Former Guelph Storm player returns to prison for crime spree in the county
Former National Hockey League prospect Lucas Nehrling is back behind bars.
Nehrling, who was born in Peterborough and grew up in Marmora, was sentenced to two years and two months in federal prison for a string of break-ins that happened in Peterborough County in the summer of 2017.
Peterborough County OPP say officers were called to investigate break-ins to a number of homes in the area of County Road 2 and the Third Line in early September 2017.
Police were able to identify Nehrling from video surveillance at one of the homes. OPP officers located him after a stolen ATV he was riding ran out of fuel and he attempted to hide in a garage near Norwood.
Nehrling, a former Ontario Hockey League defenceman with the Guelph Storm, Sarnia Sting and Kingston Frontenacs, is no stranger to the penitentiary. In 2009, he was arrested for a spree of break-ins. While out on bail for the initial charges, he committed more break-ins.
In and out of jail, and while he was in North Bay attending an outpatient drug rehab program, Nehrling got high on cocaine and painkillers and went to a North Bay home looking to collect money and drugs. He ended up in a fight with the homeowner.
He pleaded guilty to assault and being unlawfully in a dwelling. He was given a 21-month prison term on top of two years he had been given for the entries.
In a 2012 interview with the Guelph Mercury, Nehrling spoke opening about his downward spiral, going from a New Jersey Devils prospect to a drug-addicted criminal.
“I know the statistics say that most inmates in a federal penitentiary reoffend. But I know this is it for me, without a doubt,” Nehrling told a reporter in a jailhouse interview in 2012.
“I’ve done a lot more good in my life than bad and I know I can do even more good. For the first time in a long time I feel good about myself.”
In June 2013, Nehrling was even granted day parole and applauded for his efforts while serving his time Collins Bay Institution in Kingston.
“You told the board today that you almost feel you should have paid to come to prison because you have learned so much and finally gotten clean,” the parole board’s written decision stated.
“Your federal incarceration appears to have had a sobering and deterrent effect. You have worked hard at addressing your addiction and immersing yourself in your native culture.”
In his 2012 interview, Nehrling said the loss of his mother in 2009 fuelled many of his bad decisions. Hockey also stopped being fun, as he bounced around five minor league teams, including four teams in the 1999-2000 season.

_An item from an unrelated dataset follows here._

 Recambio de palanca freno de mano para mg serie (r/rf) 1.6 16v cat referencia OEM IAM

But the tipping point was in 2002 when the Ford Explorer he was driving along a rain-slicked road on the Curve Lake First Nation slid across the centre line and hit a school bus head on. Nehrling’s left leg was shattered, along with his dream of professional hockey career.

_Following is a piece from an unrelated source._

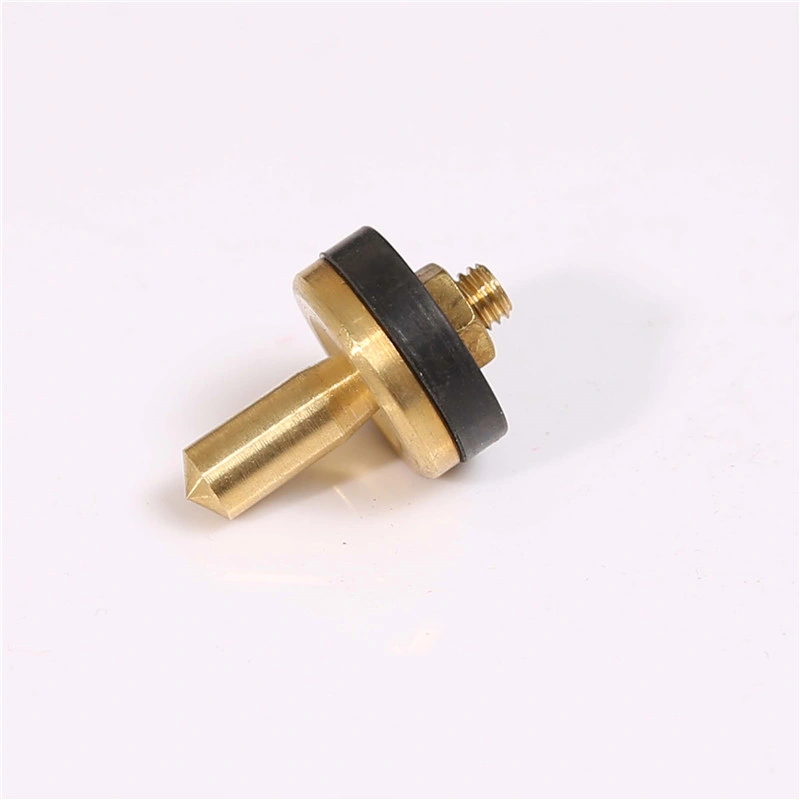 Dzr Brass Female Thread Gate Valve Ball Valve Plumbing Pipe Fitting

After the crash, Nehrling spent the next three months on a couch, popping prescription painkillers to mask the pain in his leg that was held together by four screws and a metal plate.

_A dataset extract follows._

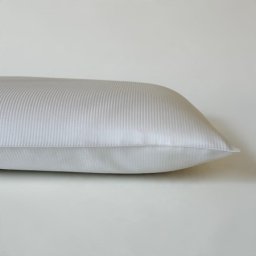 Jastučnica 100% pamučni saten 50x70cm Clas A24 ( VLK000177-clasa24 )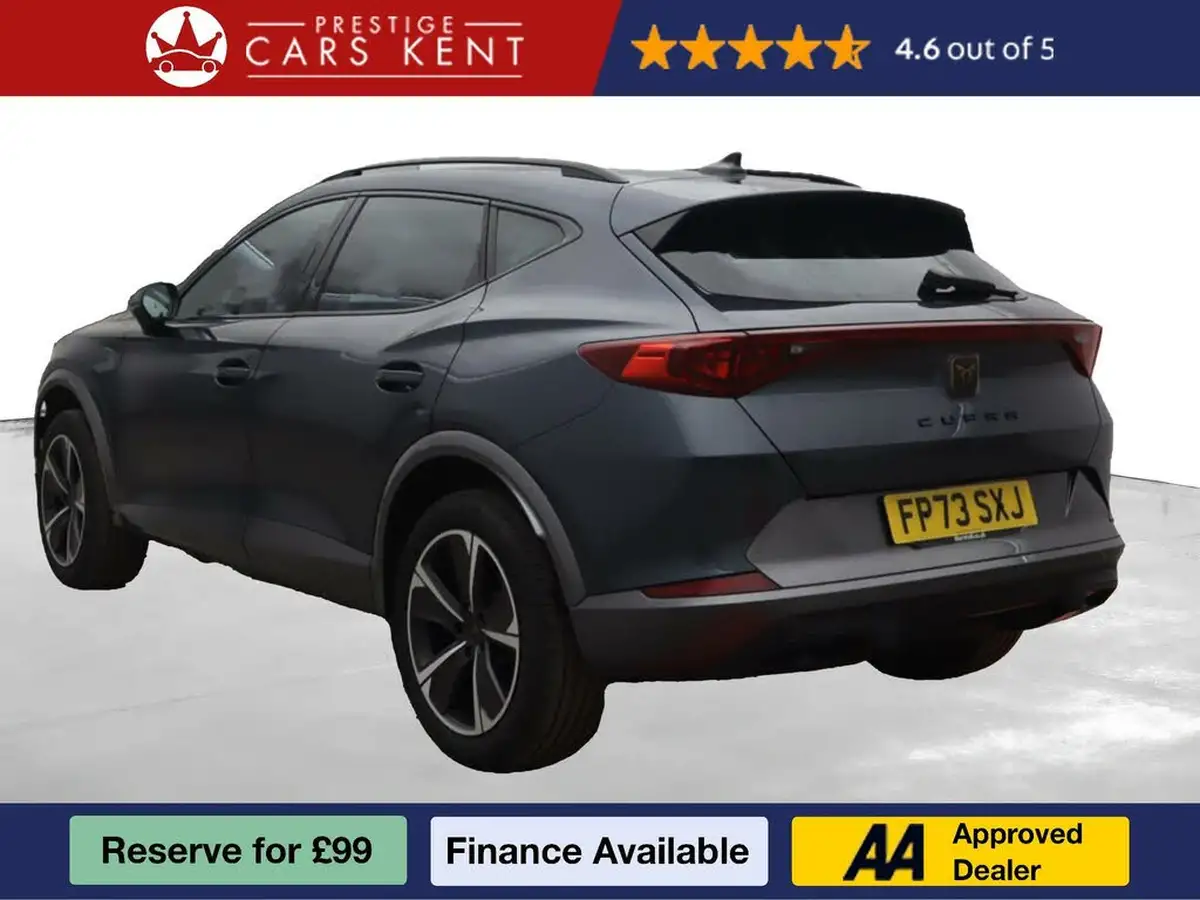 2023-cupra-formentor-15-tsi-v1-dsg-big-2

“I was feeling really sorry for myself and painkillers became my outlet to escape reality. Without hockey, I lost my identity so I turned to drugs,” Nehrling said in the interview.
The pills numbed both body and mind, he said.
“It’s crazy how fast it can happen and how it makes you just dull and not care about what’s going on around you. They took full control of my life. They controlled every thought.”